2.3.1 Bill 101: the promotion of the French language
With the election of the Parti Québécois in 1976 under the leadership of René Lévesque1 came a renewed attempt at more effective language legislation. The Charte de la langue française ‘Charter of the French language’, the brainchild of Camille Laurin (1922–1999), was tabled early in 1977 as ‘Bill 1’, but withdrawn in the face of fierce opposition from the Liberals, the economic élite, and the anglophone minority. In a second hearing in August, this time under the name ‘Bill 101’, the Charter was passed by the legislature. A major planning and policy instrument, the Charter is divided into six titles, dealing with different elements of language policy.
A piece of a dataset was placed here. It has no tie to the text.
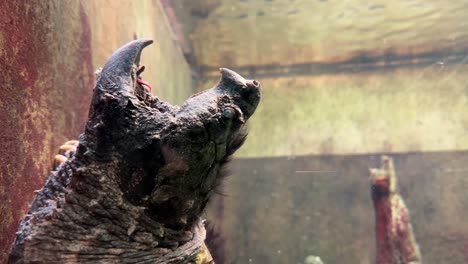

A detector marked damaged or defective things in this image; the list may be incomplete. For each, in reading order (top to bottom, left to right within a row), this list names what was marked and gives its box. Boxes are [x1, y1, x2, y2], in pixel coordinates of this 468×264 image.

rusty metal wall [0, 0, 194, 262]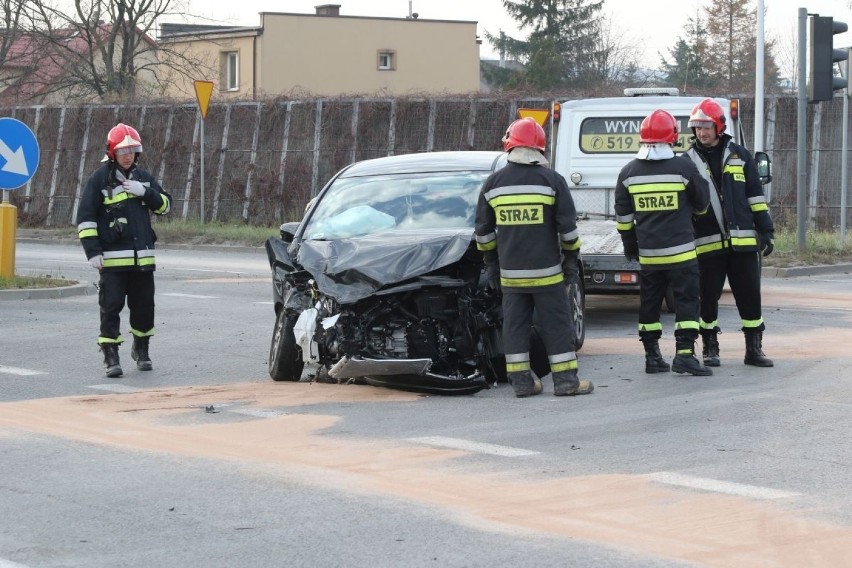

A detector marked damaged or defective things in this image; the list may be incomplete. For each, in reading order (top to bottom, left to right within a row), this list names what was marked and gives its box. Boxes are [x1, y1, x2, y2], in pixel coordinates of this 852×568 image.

crumpled car hood [296, 229, 476, 304]
damaged black car [266, 151, 584, 394]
Its first title, ‘Status of the French language’, begins with the important provision that ‘French is the official language of Québec’2 (s 1). This first section is, at the same time, its own dedicated chapter. Chapter II lists five ‘Fundamental language rights’: persons have a right to receive government services in French, French may be used in ‘deliberative assembly’, workers have a right to work in French, consumers have a right to receive services in French, and there is a right to education in French. Chapter III deals with ‘The language of the legislature and the courts’: generally, French is to be used, but bills ‘shall be printed, published, passed, and assented to in French and in English, and the statutes shall be printed and published in both languages’ (s 7(1)). French versions of legal texts prevail over their English counterparts only when federal constitutional provisions mandating equal authoritativeness do not apply (ss 7(3), 8). Chapter IV concerns ‘The language of the civil administration’, whose departments, bodies, etc. are designated in French alone (s 14). The administration works and communicates in French, and signage erected by the administration is in French alone (s 22). Exceptions are allowed for health and social services (s 27). Section 29.1 recognises municipalities in which ‘more than half the residents have English as their mother tongue’ and bodies that offer services in these municipalities: this effectively allows for official bilingualism at the municipal level, distinct from the official monolingualism at the provincial level.